REQUEST 1:
Answer these questions from the aluminum treatment passage, one answer per line, marked the same way:
(a) What range of maximum metal soak temperatures is given for the heat treatments?
(b) What minimum exposure time is used when the treatment is applied?
(c) What does eliminating the particulates remove the need for?
REQUEST 2: Reproduce, word for word, the stretch of the aluminum treatment passage from "The invention has" through "ammonium fluoborate decomposition.".

DOCUMENT PASSAGE:
○ ○ ○ ○ ○

The present invention employs a solution or dispersion of a low molecular weight alkyl phosphonic acid, olefinic phosphonic acid or aryl phosphonic acid, for the treatment of aluminum alloy workpieces slated for heat treatments employing maximum metal soak temperatures ranging from about 300°C to 635°C. This invention can also employ a solution or dispersion of low molecular weight hydrocarbon phosphonic acids containing other organic functional groups, such as amine phosphonic acids, alcohol phosphonic acids or carboxylic phosphonic acids. The deposition of low molecular weight hydrocarbon phosphonic acids on aluminum alloy workpieces has been shown to serve a dual role during subsequent heat treatments, both in facilitating the degassing of already absorbed hydrogen and in preventing the adsorption of additional hydrogen. The subject treatment can be applied to workpieces by dip spraying, roller coating or other known or subsequently developed techniques. It is applied by employing a minimum exposure time of about five seconds without subsequent rinsing prior to heat treatment. To minimize bulk hydrogen in aluminum alloy workpieces during subsequent heat treatments, the deposited chemistry must react with those sources of hydrogen present, including water vapor, to circumvent the formation of atomic hydrogen, and/or convert atomic hydrogen into chemical species that are insoluble in aluminum. To promote outward hydrogen diffusion, such a reaction pathway must minimize the hydrogen concentration at the surface by consuming any hydrogen generated by high temperature oxidation reactions at the surface or outgassed from the bulk of the workpiece.
The invention has been shown to be superior to ammonium fluoborate atmospheres in (i) promoting hydrogen degassing and (ii) preventing hydrogen adsorption during high temperature furnace heat treatments. In addition, this invention has the further advantage of substantially reducing particulate emissions as compared to fluoride and particulate emissions from furnace practices involving ammonium fluoborate atmospheres. The elimination of such particulates eliminates the need for and cost of baghouses and landfill sites for particulates. Further, the treatment application directly to the surfaces of aluminum components may dramatically reduce emissions as compared to the blanket protective atmosphere produced by bulk ammonium fluoborate decomposition.

○ ○ ○ ○ ○

RECORDED DATA:
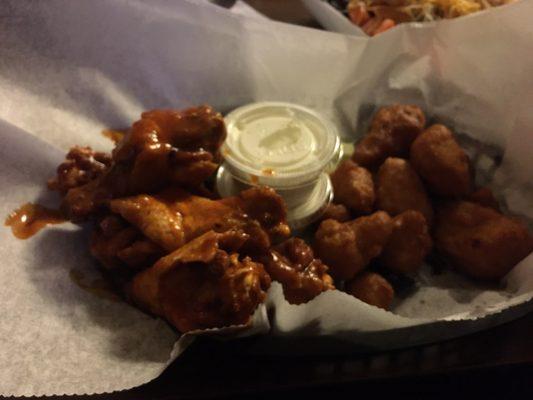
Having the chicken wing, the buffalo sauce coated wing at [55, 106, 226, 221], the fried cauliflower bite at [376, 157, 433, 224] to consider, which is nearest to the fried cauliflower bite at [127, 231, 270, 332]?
the chicken wing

○ ○ ○ ○ ○

CORRECT RESULT 1:
(a) About 300°C to 635°C.
(b) About five seconds.
(c) Baghouses and landfill sites for particulates, and their cost.

CORRECT RESULT 2:
The invention has been shown to be superior to ammonium fluoborate atmospheres in (i) promoting hydrogen degassing and (ii) preventing hydrogen adsorption during high temperature furnace heat treatments. In addition, this invention has the further advantage of substantially reducing particulate emissions as compared to fluoride and particulate emissions from furnace practices involving ammonium fluoborate atmospheres. The elimination of such particulates eliminates the need for and cost of baghouses and landfill sites for particulates. Further, the treatment application directly to the surfaces of aluminum components may dramatically reduce emissions as compared to the blanket protective atmosphere produced by bulk ammonium fluoborate decomposition.